There is no disadvantage in defining

(defun hash-keys (hash-table)   (loop for key being the hash-keys of hash-table collect key)) 

because in Common Lisp the function is compiled. If your vendor provided this function, it would pretty much do the same thing and not be much more efficient than yours, if at all.

In interpreted languages, nearly anything you write yourself has a performance disadvantage compared to an "intrinsic" routine.

Consing up the contents of a hash is wasteful; loop lets you process the hash without consing up memory. So maybe you want a macro instead (Some Lisps provide a dohash or similar as an extension).
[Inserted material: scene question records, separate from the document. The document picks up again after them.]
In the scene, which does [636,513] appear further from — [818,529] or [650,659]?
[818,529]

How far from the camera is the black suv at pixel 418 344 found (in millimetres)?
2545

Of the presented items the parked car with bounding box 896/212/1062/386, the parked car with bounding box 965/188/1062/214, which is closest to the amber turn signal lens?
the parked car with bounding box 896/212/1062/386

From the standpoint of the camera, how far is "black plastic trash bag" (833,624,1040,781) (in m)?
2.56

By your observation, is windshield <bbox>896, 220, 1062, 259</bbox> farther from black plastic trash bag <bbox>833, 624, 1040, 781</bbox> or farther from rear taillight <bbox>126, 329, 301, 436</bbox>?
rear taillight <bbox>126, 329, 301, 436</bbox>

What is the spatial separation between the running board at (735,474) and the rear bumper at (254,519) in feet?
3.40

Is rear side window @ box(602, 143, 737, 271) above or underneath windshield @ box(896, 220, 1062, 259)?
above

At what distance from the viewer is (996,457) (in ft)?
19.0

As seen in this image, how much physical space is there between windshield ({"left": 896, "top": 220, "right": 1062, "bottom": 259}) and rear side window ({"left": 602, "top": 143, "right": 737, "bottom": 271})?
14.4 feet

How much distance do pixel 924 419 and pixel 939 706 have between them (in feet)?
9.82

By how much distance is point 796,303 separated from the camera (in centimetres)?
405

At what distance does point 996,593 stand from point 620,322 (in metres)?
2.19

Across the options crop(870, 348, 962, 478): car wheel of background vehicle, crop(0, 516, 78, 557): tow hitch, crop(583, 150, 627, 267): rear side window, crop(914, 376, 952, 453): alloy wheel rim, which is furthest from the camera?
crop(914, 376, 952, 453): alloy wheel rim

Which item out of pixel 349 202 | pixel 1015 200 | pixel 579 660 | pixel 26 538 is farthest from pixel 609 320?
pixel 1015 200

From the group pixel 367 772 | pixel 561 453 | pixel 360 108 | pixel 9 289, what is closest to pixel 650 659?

(defmacro do-hash ((key-var val-var hash-expr &optional result-form) &body body)   (let ((hash-var (gensym "HASH-")))      `(loop with ,hash-var = ,hash-expr             for ,key-var being the hash-keys of ,hash-var             for ,val-var being the hash-values of ,hash-var             do (progn ,@body)             finally (return ,result-form)))) 

Or a hash mapping function:

 (defun mapc-hash (hash-table fun)     (loop for key being the hash-keys of hash-table          for value being the hash-values of hash-table          do (funcall fun key value))) 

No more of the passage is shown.